# Texte fourni
==*==
Le courriel

Tout comme l'automobile et le téléphone en leur temps, les outils numériques ont transformé les pratiques sociales. Même si, dans un premier temps, les outils numériques se sont attachés à imiter le fonctionnement d'outils qui préexistaient dans le monde matériel, la possibilité de copie de l'information à l'identique et à coût marginal nul a posé des questions juridiques et d'usage nouvelles.

Tel est le cas du « courriel » (mot-valise formé par contraction des mots « courrier » et « électronique »). Ce service est un excellent exemple des différents types de communication entre individus, à travers ses nombreux cas d'usage : certains créatifs, d'autres parfois drôles (ou pas), et d'autres tout-à-fait illégaux !

Le courriel : des possibilités techniques étendues

Le courriel est le plus ancien service offert par l'Internet. À l'époque de sa création, on ne pouvait envoyer que du texte brut, sans aucune fioriture : juste des caractères de machine à écrire, sans choix de forme ni de couleur.

Alors que, lorsqu'on écrit un courrier à la main, on ne peut l'envoyer qu'à un unique correspondant, la possibilité de copier instantanément les données numériques permet l'envoi du même courriel à des destinataires multiples. La copie numérique accélère et facilite le débat et les échanges d'idées : alors qu'il est fastidieux de recopier un morceau d'une lettre écrite pour y répondre, tout fragment de texte numérisé peut être immédiatement repris et cité.

Par conception, envoyer des courriels sur Internet consiste à transférer un contenu numérique à un ou plusieurs destinataires. Il était donc simple d'étendre ce mécanisme pour permettre l'envoi de tout type de fichier numérique, inclus dans le courriel en tant que « pièce jointe » : images, sons, vidéos, logiciels, etc. Tout ce qui est numérisé peut être échangé.

Le courriel : usages et Netiquette

La Netiquette (contraction de « network etiquette », ce dernier mot pris dans son sens historique de « règles de savoir-vivre ») est la façon de bien se comporter sur les réseaux numériques. Comme le courriel est le premier service de communication créé sur Internet, la Netiquette du courriel est très ancienne et bien établie. Ce sont des règles d'usage adoptées collectivement, au niveau mondial, par plus de deux milliards de personnes.

Les règles de la Netiquette du courriel sont simples et de bon sens. Elles transposent dans le monde numérique de nombreux usages préexistants de la correspondance papier. Il a cependant fallu les adapter à un support originellement « pauvre », car constitué de simples caractères de machine à écrire.

Ainsi, lorsqu'on écrit un courriel, on écrit de préférence en texte brut. Les « fioritures », telles qu'images de fond d'écran, ou les fontes, couleurs et tailles multiples, sont en effet nuisibles à la communication : ces éléments rendent pénibles la lecture (contraste réduit pour les malvoyants avec certaines couleurs), l'impression (consommation d'encre plus élevée) et la réponse (restes du formatage initial parfois difficiles à faire disparaître dans la réponse).
==*==
# Matériel recensé
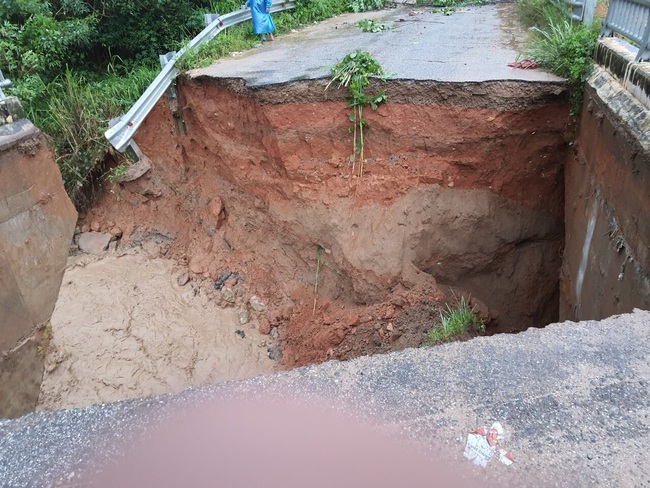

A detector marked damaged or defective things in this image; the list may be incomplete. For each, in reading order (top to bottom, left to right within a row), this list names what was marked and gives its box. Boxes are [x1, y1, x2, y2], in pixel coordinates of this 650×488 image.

bent guardrail rail [105, 0, 294, 152]
bent guardrail rail [596, 0, 648, 61]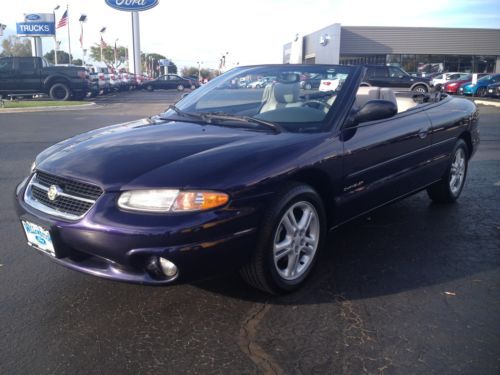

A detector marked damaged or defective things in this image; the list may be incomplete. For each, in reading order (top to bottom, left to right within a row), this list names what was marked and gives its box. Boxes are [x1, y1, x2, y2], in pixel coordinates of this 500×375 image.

pavement crack [237, 302, 282, 375]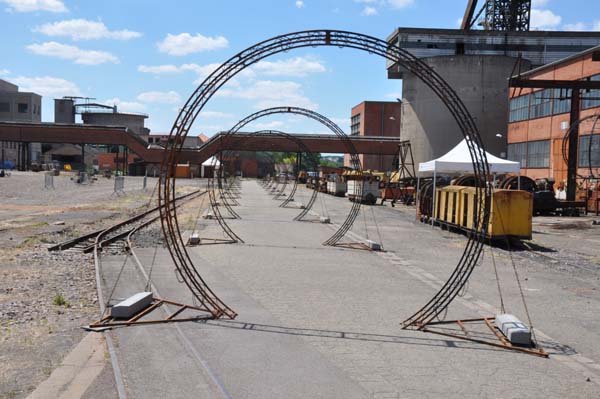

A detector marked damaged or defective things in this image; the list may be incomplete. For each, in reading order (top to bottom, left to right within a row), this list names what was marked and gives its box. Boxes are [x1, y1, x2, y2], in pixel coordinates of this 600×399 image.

rusty metal arch [159, 29, 492, 326]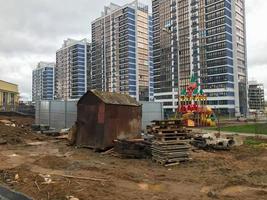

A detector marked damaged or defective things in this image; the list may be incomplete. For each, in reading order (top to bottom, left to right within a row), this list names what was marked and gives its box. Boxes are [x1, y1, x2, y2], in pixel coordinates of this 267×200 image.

rusty metal shed [76, 90, 142, 150]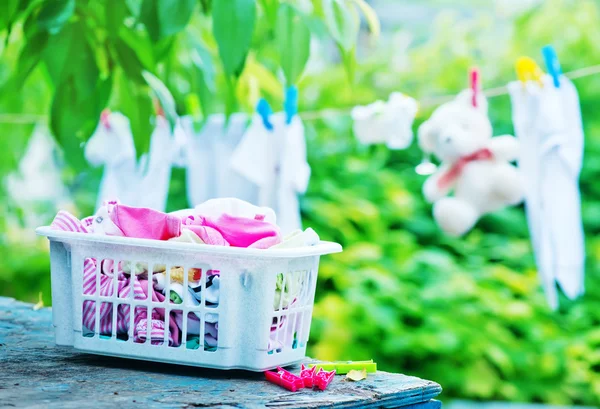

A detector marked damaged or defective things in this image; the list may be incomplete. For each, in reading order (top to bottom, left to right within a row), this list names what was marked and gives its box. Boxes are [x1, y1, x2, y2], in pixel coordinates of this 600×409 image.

peeling paint on wood [0, 296, 440, 408]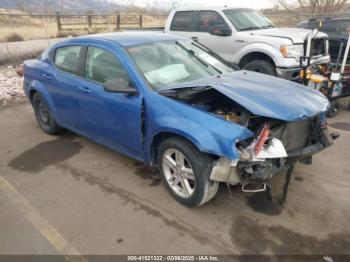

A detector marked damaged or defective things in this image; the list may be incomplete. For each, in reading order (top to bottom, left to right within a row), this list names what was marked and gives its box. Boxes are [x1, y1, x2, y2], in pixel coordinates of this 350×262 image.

bent hood [249, 27, 328, 43]
damaged blue sedan [23, 32, 338, 207]
bent hood [160, 70, 330, 122]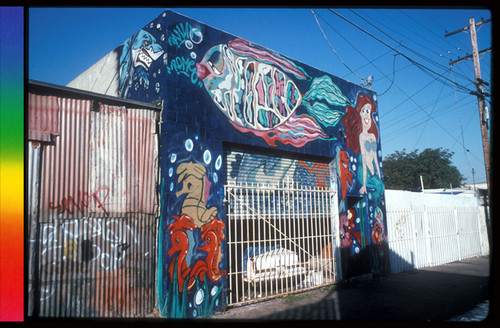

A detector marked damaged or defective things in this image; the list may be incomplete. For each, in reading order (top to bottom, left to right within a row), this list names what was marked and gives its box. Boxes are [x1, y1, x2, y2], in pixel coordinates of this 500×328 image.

rusty corrugated siding [29, 93, 59, 142]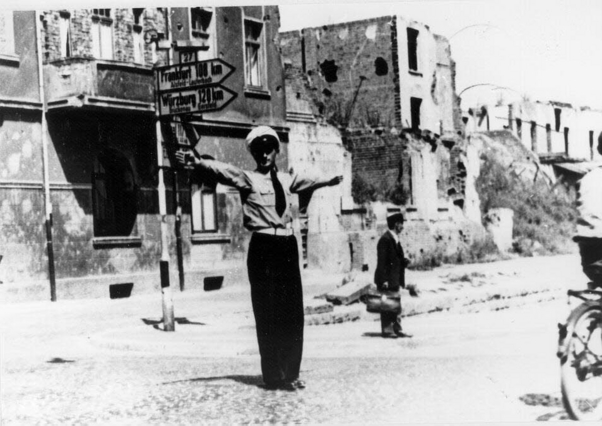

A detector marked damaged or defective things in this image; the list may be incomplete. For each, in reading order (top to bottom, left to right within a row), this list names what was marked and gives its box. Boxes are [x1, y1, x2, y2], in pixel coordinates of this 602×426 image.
==*==
# Activité
Recopiez fidèlement le passage du texte sur le courriel qui commence par les mots « Les règles de » et s'achève sur « machine à écrire. ».

# Résultat obtenu
Les règles de la Netiquette du courriel sont simples et de bon sens. Elles transposent dans le monde numérique de nombreux usages préexistants de la correspondance papier. Il a cependant fallu les adapter à un support originellement « pauvre », car constitué de simples caractères de machine à écrire.